New tight expression of network radiality constraints using constant commodity flow equipped with the parent–child supply chain

Abstract

Preserving radiality is essential in distribution networks and Microgrid (MG) formation to ensure cost efficiency, reliability, and resiliency. However, maintaining radiality poses significant challenges due to the complexity of large-scale networks. Most existing models rely on Mixed-Integer Linear Programming (MILP) formulations, which suffer from low tightness, limiting their optimality and scalability. This paper addresses these limitations by introducing highly compact and tight radiality constraints designed to enhance computational performance and accuracy in reconfiguration and MG formation problems. The proposed approach is built on the novel Parent–Child Supply Chain (PCSC) framework, which, combined with a Constant Commodity Flow (CCF) model, ensures binary-like behavior for radiality variables without enforcing integer constraints. This innovation reduces the complexity of the problem, requiring binary variables only for line-switching decisions.
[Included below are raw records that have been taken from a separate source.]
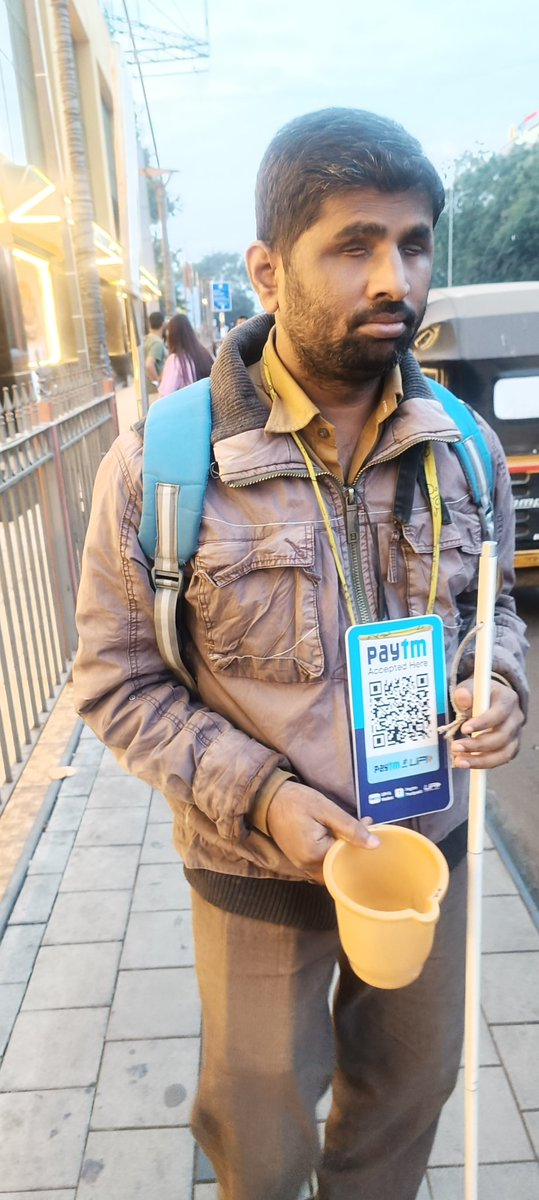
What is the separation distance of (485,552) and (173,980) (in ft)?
6.58

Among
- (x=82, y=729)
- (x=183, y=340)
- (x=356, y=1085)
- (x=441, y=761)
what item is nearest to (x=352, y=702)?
(x=441, y=761)

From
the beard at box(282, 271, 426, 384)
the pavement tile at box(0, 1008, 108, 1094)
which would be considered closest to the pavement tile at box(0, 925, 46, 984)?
the pavement tile at box(0, 1008, 108, 1094)

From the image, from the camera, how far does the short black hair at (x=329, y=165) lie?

Implementations of the model demonstrate significant improvements in computational performance, achieving a reduction of up to 72.61% in solution time and 14.7% in error margin compared to conventional MILP formulations. Moreover, the high tightness of the proposed constraints enables the use of second-order conic programming for highly accurate Distribution Power Flow (DistFlow) modeling. This advancement empowers operators to make realistic and informed decisions. The findings highlight the model’s potential to transform industry practices by offering a robust and scalable solution for network reconfiguration and MG formation.